Vietnamese stock market could miss year-end mark

By Minh Son   July 17, 2018 | 05:56 pm PT
Vietnamese stock market could miss year-end mark
A woman rides a bicycle past a stock exchange center in Hanoi. Photo by Reuters/Kham
A roller coaster performance and likelihood of further volatility could put the year-end target of 1,000 points beyond the reach of the stock market.

The benchmark VN-Index stood at 913.98 points at the end of the Tuesday morning’s trading session, a drop of almost 300 points – 25 percent – off the peak it had set in April.

Given the peaks it reached in the first quarter and the plunge from there in the second, experts are going back on gung-ho predictions they’d made earlier.

Bloomberg said last week that the VN-Index has now erased all of its 2018 gains and seen volatility surge to levels not witnessed in more than eight years.

Among the reasons being listed for investors withdrawing from the market are global economic fluctuations, trade wars, foreign investment outflows and profit-seeking selling of blue-chip stocks.

The Bloomberg report said that investor sentiment had reversed with the U.S. Federal Reserve increasing its basic interest rate, sending the dollar up and the Vietnamese dong down.

Foreigners began to leave the Vietnamese market soon after, and outflows only worsened with growing concern over consequences of trade frictions between the U.S. and China.

“The stronger dollar may continue to put pressure on foreign capital flows, which will cause the stock market in Vietnam to experience short-term fluctuations,” Hanoi-based Vndirect Securities Corporation said in its latest report.

A recent Reuters report also highlighted the trade war triggered by U.S. President Trump against China as a factor in Vietnam’s stock market downturn in Vietnam.

Investors have grown more nervous about the broader impact of trade tariffs on the global supply chain and economy, it said.

China was Vietnam’s largest trading partner last year.

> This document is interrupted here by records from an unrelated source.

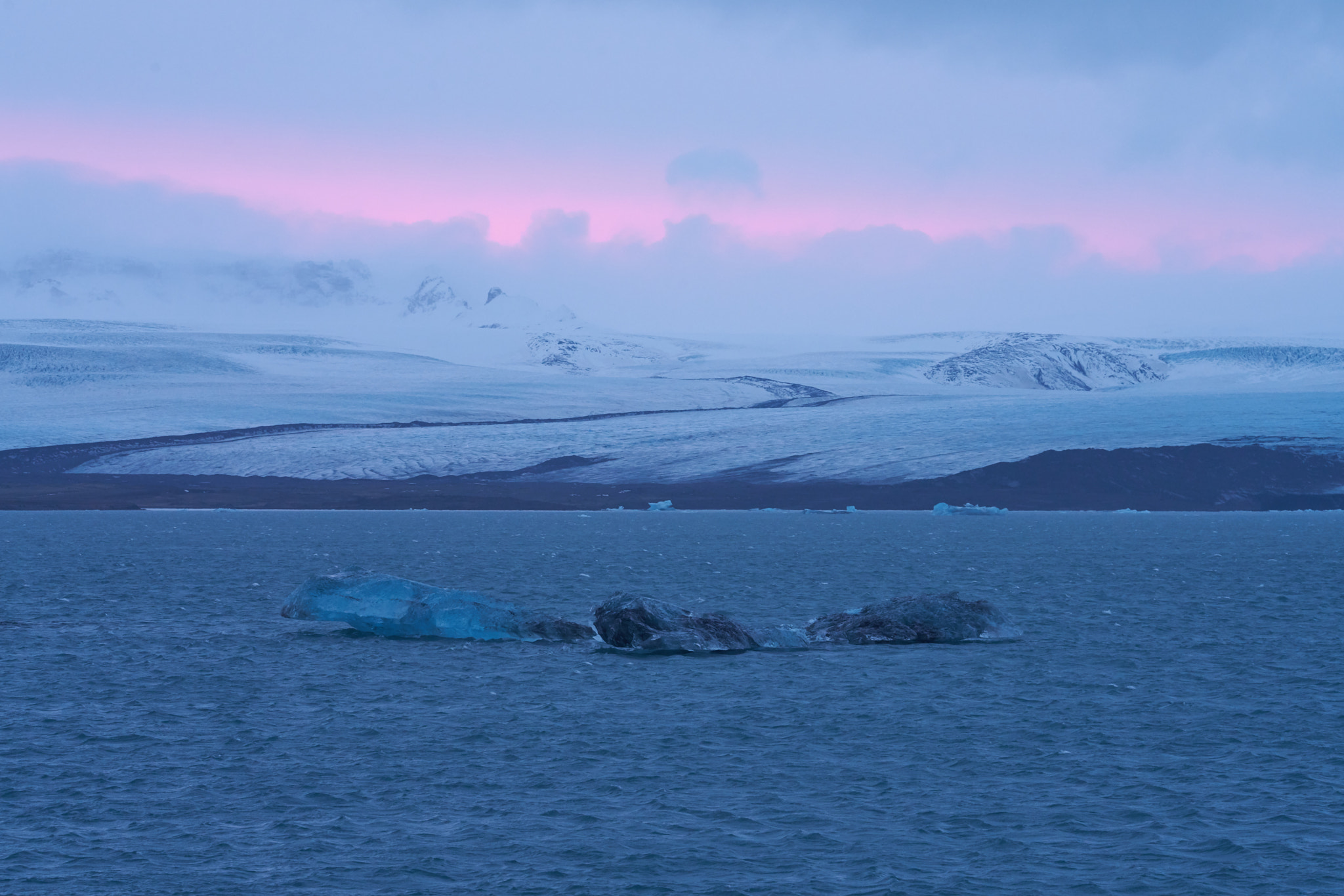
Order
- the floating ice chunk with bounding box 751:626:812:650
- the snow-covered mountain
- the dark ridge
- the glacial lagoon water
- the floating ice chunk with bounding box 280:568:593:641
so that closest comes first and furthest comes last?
the glacial lagoon water
the floating ice chunk with bounding box 751:626:812:650
the floating ice chunk with bounding box 280:568:593:641
the dark ridge
the snow-covered mountain

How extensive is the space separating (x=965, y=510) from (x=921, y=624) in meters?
59.0

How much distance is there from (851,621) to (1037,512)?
70.9 m

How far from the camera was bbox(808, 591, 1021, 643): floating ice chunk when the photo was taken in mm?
26766

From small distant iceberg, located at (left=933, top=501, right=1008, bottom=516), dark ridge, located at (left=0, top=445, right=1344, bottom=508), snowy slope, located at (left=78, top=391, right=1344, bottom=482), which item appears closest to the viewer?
small distant iceberg, located at (left=933, top=501, right=1008, bottom=516)

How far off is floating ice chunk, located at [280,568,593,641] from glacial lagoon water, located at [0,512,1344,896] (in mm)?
517

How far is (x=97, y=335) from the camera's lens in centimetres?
16700

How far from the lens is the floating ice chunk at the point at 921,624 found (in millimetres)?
26766

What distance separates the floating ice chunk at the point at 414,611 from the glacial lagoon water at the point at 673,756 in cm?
52

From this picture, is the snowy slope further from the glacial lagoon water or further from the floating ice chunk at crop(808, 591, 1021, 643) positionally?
the floating ice chunk at crop(808, 591, 1021, 643)

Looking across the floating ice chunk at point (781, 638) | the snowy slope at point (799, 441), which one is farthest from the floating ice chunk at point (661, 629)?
the snowy slope at point (799, 441)

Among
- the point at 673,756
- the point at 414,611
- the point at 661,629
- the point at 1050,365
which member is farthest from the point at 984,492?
the point at 1050,365

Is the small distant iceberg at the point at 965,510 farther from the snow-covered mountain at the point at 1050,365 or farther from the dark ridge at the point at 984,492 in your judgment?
the snow-covered mountain at the point at 1050,365

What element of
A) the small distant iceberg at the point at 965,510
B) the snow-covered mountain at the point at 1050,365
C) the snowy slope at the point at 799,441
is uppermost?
the snow-covered mountain at the point at 1050,365

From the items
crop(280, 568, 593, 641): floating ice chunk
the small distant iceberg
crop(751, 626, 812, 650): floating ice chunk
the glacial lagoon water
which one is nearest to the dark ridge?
the small distant iceberg
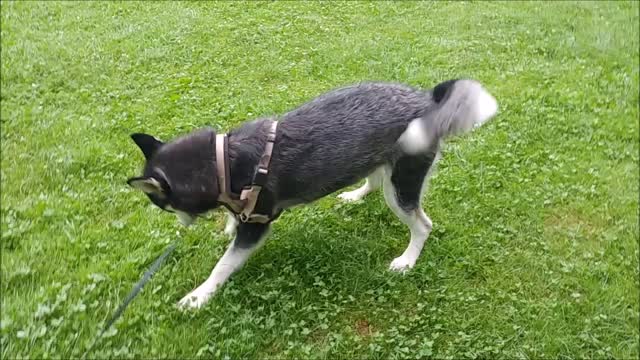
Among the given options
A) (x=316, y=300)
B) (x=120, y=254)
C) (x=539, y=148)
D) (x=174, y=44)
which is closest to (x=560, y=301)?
(x=316, y=300)

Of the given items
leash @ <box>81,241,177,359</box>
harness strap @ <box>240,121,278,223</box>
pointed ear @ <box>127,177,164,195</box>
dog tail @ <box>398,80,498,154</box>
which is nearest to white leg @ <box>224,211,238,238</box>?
harness strap @ <box>240,121,278,223</box>

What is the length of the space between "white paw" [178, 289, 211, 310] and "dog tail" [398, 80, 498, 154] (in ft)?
5.39

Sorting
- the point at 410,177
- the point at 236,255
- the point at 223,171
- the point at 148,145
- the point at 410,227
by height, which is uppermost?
the point at 148,145

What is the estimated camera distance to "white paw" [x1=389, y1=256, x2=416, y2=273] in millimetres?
3999

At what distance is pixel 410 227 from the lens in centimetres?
410

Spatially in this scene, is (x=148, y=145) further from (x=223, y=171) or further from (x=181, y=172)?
(x=223, y=171)

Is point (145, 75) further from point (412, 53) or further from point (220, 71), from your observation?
point (412, 53)

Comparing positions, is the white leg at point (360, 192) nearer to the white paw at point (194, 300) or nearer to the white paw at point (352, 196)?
the white paw at point (352, 196)

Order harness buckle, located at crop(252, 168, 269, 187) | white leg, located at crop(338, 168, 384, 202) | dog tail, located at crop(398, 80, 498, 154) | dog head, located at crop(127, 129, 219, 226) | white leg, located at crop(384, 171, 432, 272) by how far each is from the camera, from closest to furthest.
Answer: dog head, located at crop(127, 129, 219, 226) < harness buckle, located at crop(252, 168, 269, 187) < dog tail, located at crop(398, 80, 498, 154) < white leg, located at crop(384, 171, 432, 272) < white leg, located at crop(338, 168, 384, 202)

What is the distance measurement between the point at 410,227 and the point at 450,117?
0.93 metres

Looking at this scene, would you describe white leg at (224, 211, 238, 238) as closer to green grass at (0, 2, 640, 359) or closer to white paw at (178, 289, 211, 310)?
green grass at (0, 2, 640, 359)

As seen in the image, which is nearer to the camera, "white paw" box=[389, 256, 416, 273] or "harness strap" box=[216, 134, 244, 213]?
"harness strap" box=[216, 134, 244, 213]

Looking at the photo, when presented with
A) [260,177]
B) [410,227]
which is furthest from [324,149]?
[410,227]

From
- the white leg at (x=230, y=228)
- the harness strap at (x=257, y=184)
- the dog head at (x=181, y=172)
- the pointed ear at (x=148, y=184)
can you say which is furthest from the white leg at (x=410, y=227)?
the pointed ear at (x=148, y=184)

Vietnam relies heavily on China for materials and equipment for its labor-intensive manufacturing sector, while the U.S. is its largest export market.

As investors sell shares to hedge against the risk of dumping of Chinese export products such as textiles and furniture in neighboring markets like Vietnam, declining share values have led to margin calls in Vietnam’s heavily leveraged and relatively expensive market, spurring further selling, Reuters reported.

In the last trading session of 2017, the stock market had hit a 10-year high, reaching 984.24 points. It had not broken the 800-point barrier since 2008.

The good run continued in the first quarter of 2018, with the nation’s benchmark index, the VN-Index, growing 19.33 percent in the first three months of 2018, becoming the best-performing market in the world.

Then, in March, experts said the market was low-risk and investors were high on growth confidence.

Nguyen The Minh, a senior analyst at Saigon Securities Incorporation, had said then that “the VN-Index could reach 1,050 points in the short-term and 1,300 by the year’s end.”

Bao Viet Securities said then that the VN-Index could reach 1,182-1,187 in the coming sessions. RongViet Securities Corporation said the VN-Index will increase by at least 17 percent this year – 67 percent in a best-case scenario – meaning it could end the year somewhere between 1,170 and 1,640.

However, after crossing the 1,200-point mark on April 9, things did not look up for some time. In fact, in the second quarter, the market plunged 18.19 percent, making it the worst-performing market in the world.

Since then, it has not hit four figures again.